Quote:
Originally Posted by Garick
Yeah, what I was saying is that I agree that I'd rather be the one check-raising, but AP if he folds the NFD to our three-bet shove, that is great result for us.
Let's say for the sake of argument (and easy modeling) that his range is half NFD, 1/4 sets, and 1/4 2-pair. If he always calls, we have 41.684% equity (plus or minus, depending on which NFDs, as I'm not taking the time to plug in every combo) and our shove represents 46% of the pot. Our EV is -$22.55.

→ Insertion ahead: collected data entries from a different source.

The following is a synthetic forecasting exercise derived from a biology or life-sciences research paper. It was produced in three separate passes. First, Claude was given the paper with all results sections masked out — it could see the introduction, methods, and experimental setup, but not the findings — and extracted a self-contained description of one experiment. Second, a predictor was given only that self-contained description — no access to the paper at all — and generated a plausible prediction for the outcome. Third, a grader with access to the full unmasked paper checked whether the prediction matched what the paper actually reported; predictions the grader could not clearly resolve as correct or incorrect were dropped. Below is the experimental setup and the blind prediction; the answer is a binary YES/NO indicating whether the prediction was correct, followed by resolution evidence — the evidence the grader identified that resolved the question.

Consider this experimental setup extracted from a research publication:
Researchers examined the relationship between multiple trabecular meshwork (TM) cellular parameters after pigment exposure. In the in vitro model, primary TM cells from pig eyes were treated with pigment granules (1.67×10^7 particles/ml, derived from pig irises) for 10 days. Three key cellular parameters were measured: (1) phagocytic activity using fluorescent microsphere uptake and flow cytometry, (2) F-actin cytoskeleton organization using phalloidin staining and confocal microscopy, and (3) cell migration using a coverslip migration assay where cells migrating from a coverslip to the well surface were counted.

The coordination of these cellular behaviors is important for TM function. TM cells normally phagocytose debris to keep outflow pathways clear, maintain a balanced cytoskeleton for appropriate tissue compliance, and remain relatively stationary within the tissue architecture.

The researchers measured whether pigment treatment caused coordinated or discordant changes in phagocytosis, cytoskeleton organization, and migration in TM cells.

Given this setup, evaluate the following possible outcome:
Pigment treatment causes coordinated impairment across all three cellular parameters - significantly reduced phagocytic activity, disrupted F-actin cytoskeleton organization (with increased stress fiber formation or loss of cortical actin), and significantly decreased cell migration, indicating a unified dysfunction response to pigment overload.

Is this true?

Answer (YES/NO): NO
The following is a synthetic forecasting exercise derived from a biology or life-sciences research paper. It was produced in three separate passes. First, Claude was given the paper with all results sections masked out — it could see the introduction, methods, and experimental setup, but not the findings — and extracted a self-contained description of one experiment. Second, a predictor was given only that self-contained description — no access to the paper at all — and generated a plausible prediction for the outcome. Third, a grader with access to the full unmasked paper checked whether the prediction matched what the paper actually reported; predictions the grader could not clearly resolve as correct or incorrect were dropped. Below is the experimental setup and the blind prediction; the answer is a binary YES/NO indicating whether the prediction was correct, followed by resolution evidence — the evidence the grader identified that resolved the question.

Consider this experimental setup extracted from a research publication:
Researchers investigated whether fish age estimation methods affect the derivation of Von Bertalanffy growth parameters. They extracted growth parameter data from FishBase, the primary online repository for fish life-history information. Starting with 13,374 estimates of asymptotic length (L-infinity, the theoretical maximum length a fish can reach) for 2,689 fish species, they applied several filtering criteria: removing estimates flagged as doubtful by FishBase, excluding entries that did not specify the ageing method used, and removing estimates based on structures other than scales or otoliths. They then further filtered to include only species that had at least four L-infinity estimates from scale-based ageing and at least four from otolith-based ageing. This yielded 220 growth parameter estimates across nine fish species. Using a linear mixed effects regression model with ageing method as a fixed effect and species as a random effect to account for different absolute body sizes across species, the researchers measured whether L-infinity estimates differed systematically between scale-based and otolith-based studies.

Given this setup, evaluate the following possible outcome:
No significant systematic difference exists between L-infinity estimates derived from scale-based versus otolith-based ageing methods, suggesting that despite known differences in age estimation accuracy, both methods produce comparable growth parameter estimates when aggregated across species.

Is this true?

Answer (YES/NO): NO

But if he always folds the NFD, our equity improves to 44% and half the time we win the current pot of $125 unopposed. That is a HUGE EV boost.
Half the time we win $125 (EV $62.50)
22% of the time we win $368 (EV $81)
28% of the time we lose $315 (EV -$88.20)
Overall EV is +$55.30, a positive swing of $77.85. The FE of the NFD folding is HUGE for us, not only because of our EV gain, but because of the massive positive effect of him folding.
Obviously, this is a simplified analysis to make the point, but as I showed above, we only need $35 of FE for this to be a break-even shove. That means he only needs to fold 28% of the time.
and i know AJs, AQs, and AKs are slam dunk 3b's pre, but that doesn't mean these players will have these hands in their 3b range.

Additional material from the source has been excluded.